◆ SHORT TASK A ◆
Using the forum excerpt on wchar_t size, decide whether each statement agrees with it: (i) the IBM PC limits single objects to 64K or less; (ii) indexing by a wchar_t is more likely to work when a wchar_t is 32 bits; (iii) one writer calls using 32 bits for character data absolutely ludicrous. Answer yes or no for each and quote the words that decide it.
◆ SHORT TASK B ◆
Reproduce the part of the forum excerpt on wchar_t size that begins at the words "Not at all." and stops after the words "no one's purpose.".

◆ SELECTED EXCERPT ◆
__________

But that's beside the point, because the IBM PC is an allegedly
modern machine which does share the PDP-11's restriction of
single objects to <= 64K.

But that's beside the point, because the point of the argument is
that indexing by a wchar_t is even less likely to work if a
wchar_t is 32 bits, so one probably shouldn't be indexing by
wchar_t's in the first place.

But that's beside the point, because whether or not a wchar_t is
16 or 32 bits, and whether or not using it as an array subscript
works, an array with at least 65536 elements is likely to be a
big waste of space and one should be seriously considering using
sparse array techniques anyway.

But in any case, this misses the point.  You can always write code that
depends on details, if you try.  The point is that if you make a modest
effort to write clean code, then 16 bits vs 32 bits *is* a detail...


You are too much pedantic.
People in the real world does not think so.


Not at all.  Perhaps I am a pedant or not in the real world,
either, but I certainly think so (i.e. that 16 vs. 32 bits for a
wchar_t is a detail, and that this argument is silly and missing
the point).

It was the assumptions of Unicoders that a datatype for characters is
small enough to be able to be represented with 16 bits.
Now, the assumption was completely unfounded and totaly wrong in
several ways. But, how can you say that those who use Unicode do not
assume 16bitness for a datatype for characters?


Your bias against Unicode is well known, but constructing
imaginary arguments against it serves no one's purpose.

First of all, given Unicode's definition of "unification," with
which you happen not to agree, choosing 16 bits was perfectly
reasonable.  (In my opinion, using 32 bits for *character* data
is absolutely ludicrous, but that's beside the point.)

__________

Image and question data
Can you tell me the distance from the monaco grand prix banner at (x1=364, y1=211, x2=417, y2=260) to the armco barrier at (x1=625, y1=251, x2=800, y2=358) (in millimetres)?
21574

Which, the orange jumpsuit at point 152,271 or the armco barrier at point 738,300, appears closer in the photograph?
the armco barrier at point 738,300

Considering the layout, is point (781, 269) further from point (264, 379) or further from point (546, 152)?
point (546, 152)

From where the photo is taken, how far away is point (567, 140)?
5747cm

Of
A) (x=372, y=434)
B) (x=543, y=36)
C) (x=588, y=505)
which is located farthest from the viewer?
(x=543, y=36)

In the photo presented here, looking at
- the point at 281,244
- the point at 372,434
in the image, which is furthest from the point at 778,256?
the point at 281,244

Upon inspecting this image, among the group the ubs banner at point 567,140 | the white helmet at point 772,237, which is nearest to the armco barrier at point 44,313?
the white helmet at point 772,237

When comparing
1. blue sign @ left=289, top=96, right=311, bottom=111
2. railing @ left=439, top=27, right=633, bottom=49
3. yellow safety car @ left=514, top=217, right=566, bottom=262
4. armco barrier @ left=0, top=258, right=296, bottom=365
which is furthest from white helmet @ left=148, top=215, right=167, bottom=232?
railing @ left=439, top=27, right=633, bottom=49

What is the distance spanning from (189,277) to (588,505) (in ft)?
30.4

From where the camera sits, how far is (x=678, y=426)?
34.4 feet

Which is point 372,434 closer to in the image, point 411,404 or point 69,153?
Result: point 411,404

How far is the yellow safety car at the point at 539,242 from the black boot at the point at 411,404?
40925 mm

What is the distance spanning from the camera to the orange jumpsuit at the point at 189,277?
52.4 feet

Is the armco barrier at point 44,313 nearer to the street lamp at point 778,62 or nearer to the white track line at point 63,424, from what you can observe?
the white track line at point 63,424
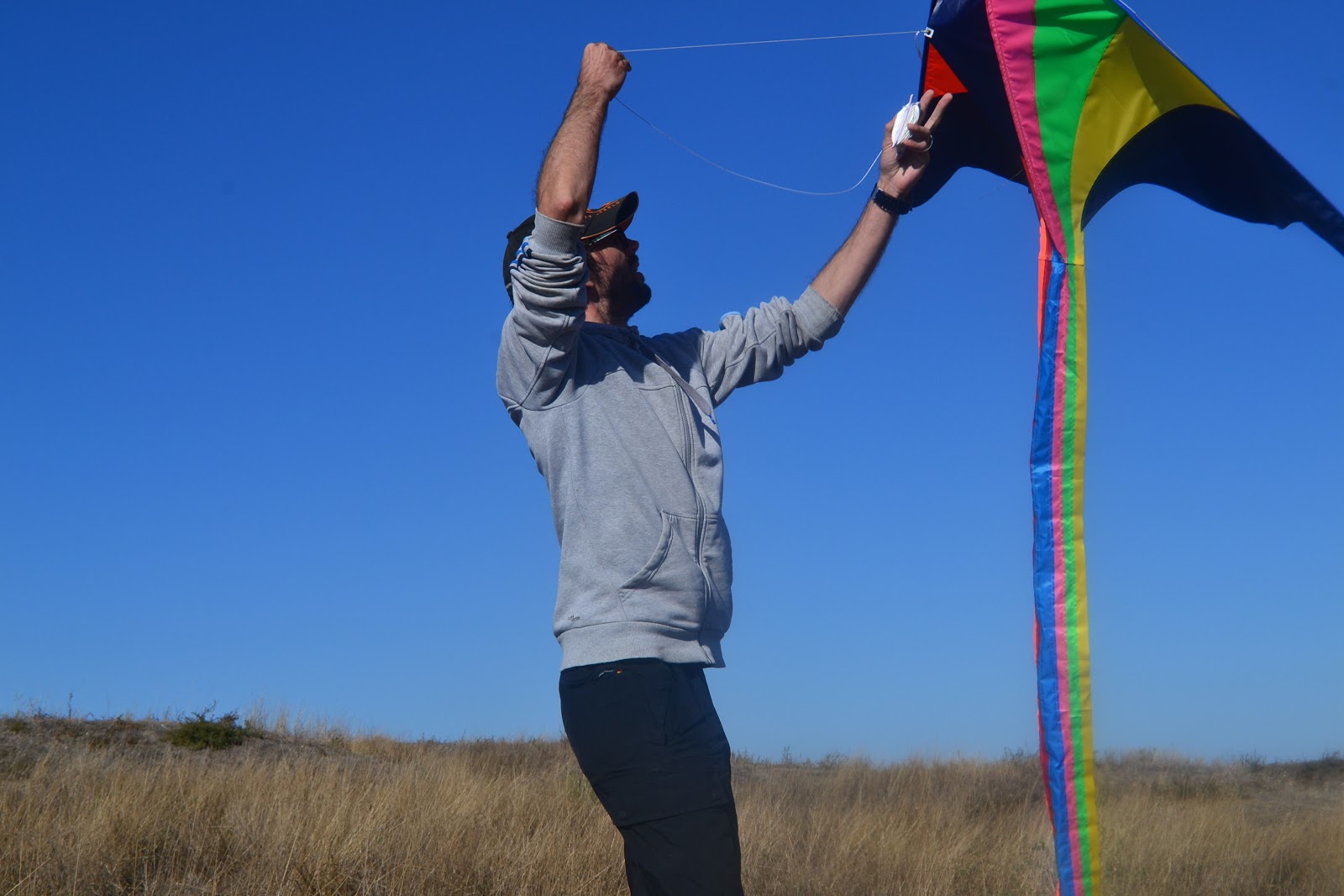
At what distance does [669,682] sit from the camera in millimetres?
2203

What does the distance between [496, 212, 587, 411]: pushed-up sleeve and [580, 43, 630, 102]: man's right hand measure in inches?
15.5

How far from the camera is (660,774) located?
215cm

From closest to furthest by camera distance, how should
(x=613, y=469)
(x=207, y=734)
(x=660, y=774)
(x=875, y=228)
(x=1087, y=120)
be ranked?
(x=660, y=774)
(x=613, y=469)
(x=875, y=228)
(x=1087, y=120)
(x=207, y=734)

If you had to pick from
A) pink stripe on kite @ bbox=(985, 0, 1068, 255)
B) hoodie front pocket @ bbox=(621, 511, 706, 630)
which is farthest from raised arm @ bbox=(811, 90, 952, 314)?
hoodie front pocket @ bbox=(621, 511, 706, 630)

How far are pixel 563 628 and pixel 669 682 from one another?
0.83 ft

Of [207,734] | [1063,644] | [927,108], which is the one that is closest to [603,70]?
[927,108]

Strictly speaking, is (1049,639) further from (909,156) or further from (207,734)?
(207,734)

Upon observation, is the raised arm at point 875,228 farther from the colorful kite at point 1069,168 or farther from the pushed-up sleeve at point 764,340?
the colorful kite at point 1069,168

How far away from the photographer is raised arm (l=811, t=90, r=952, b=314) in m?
2.92

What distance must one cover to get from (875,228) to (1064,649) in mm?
1155

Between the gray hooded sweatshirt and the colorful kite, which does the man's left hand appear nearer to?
the colorful kite

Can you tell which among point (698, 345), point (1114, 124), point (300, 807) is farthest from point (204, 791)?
point (1114, 124)

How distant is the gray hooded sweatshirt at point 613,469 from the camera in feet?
7.39

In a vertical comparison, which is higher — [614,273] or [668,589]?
[614,273]
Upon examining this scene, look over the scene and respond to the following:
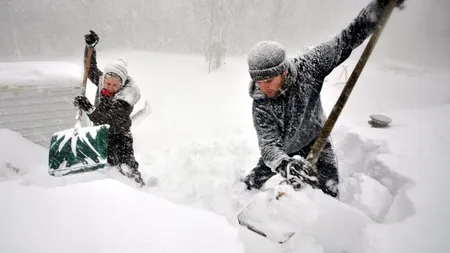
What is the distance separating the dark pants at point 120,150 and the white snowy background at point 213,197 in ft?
1.23

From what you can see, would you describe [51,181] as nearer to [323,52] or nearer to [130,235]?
[130,235]

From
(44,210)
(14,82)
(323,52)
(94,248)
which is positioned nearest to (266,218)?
(94,248)

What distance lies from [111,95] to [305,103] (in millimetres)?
2387

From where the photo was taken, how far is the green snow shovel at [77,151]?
8.93ft

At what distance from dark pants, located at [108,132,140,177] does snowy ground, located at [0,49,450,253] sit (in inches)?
20.1

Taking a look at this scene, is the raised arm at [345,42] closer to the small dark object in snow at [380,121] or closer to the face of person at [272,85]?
the face of person at [272,85]

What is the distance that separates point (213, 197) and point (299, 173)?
1880mm

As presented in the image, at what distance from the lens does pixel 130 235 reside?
4.47 feet

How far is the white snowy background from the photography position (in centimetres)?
136

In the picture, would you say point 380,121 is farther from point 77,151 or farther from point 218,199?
point 77,151

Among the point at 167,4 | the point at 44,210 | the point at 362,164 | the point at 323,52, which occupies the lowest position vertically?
the point at 167,4

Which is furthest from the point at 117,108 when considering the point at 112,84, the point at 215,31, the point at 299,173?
the point at 215,31

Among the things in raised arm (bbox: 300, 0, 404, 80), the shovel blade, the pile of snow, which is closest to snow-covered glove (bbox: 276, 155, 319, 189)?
raised arm (bbox: 300, 0, 404, 80)

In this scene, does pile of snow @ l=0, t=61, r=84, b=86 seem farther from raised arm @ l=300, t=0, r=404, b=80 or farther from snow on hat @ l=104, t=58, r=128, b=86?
raised arm @ l=300, t=0, r=404, b=80
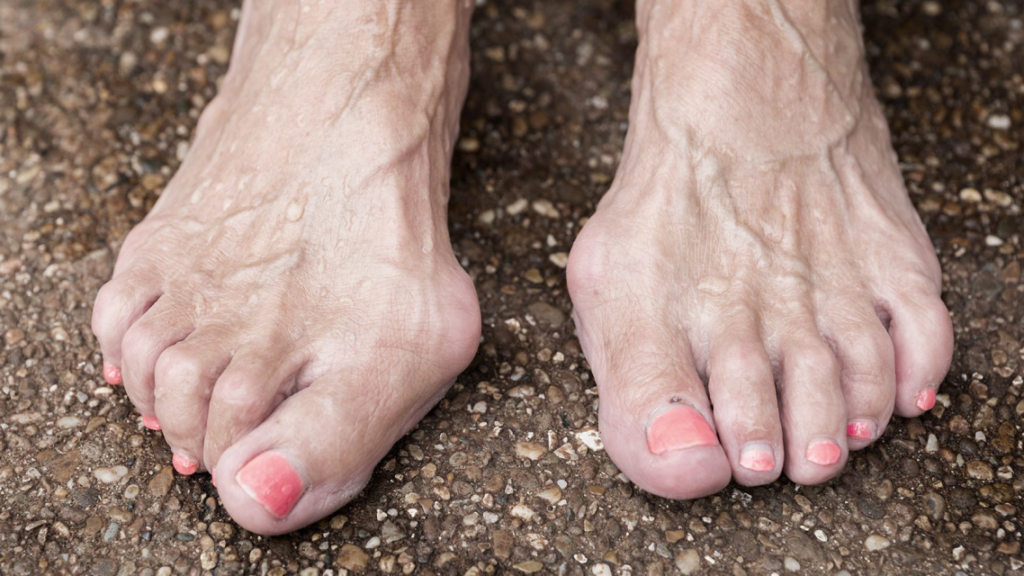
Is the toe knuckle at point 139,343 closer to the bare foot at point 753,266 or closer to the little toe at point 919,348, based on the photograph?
the bare foot at point 753,266

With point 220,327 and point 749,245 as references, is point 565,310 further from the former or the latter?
point 220,327

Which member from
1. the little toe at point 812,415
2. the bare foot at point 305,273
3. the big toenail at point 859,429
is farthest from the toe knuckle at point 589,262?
the big toenail at point 859,429

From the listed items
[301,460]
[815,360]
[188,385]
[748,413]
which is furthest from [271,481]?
[815,360]

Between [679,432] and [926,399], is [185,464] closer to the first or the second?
[679,432]

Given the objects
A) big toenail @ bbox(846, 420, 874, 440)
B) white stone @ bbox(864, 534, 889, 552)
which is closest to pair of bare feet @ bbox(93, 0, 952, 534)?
big toenail @ bbox(846, 420, 874, 440)

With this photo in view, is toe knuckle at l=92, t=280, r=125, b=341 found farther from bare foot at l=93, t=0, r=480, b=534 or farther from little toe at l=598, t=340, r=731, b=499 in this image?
little toe at l=598, t=340, r=731, b=499

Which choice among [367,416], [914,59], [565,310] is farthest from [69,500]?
[914,59]
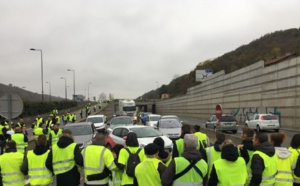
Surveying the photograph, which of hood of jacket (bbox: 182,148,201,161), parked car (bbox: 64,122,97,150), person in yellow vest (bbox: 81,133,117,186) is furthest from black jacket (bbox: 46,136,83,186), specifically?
parked car (bbox: 64,122,97,150)

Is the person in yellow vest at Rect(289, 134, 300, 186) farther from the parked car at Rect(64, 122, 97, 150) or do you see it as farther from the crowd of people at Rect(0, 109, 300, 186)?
the parked car at Rect(64, 122, 97, 150)

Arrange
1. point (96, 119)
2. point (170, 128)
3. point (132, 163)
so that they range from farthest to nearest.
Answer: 1. point (96, 119)
2. point (170, 128)
3. point (132, 163)

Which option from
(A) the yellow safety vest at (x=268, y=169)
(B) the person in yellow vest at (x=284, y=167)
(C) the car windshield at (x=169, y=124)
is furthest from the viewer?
(C) the car windshield at (x=169, y=124)

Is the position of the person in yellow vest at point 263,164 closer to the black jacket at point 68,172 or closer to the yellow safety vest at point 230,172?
the yellow safety vest at point 230,172

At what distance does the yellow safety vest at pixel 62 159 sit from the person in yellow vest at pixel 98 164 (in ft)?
1.26

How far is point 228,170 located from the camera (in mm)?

__________

◆ FULL RESPONSE A ◆
(i) Yes: "the IBM PC is an allegedly modern machine which does share the PDP-11's restriction of single objects to <= 64K."
(ii) No: "indexing by a wchar_t is even less likely to work if a wchar_t is 32 bits"
(iii) Yes: "using 32 bits for *character* data is absolutely ludicrous"

◆ FULL RESPONSE B ◆
Not at all.  Perhaps I am a pedant or not in the real world,
either, but I certainly think so (i.e. that 16 vs. 32 bits for a
wchar_t is a detail, and that this argument is silly and missing
the point).

It was the assumptions of Unicoders that a datatype for characters is
small enough to be able to be represented with 16 bits.
Now, the assumption was completely unfounded and totaly wrong in
several ways. But, how can you say that those who use Unicode do not
assume 16bitness for a datatype for characters?


Your bias against Unicode is well known, but constructing
imaginary arguments against it serves no one's purpose.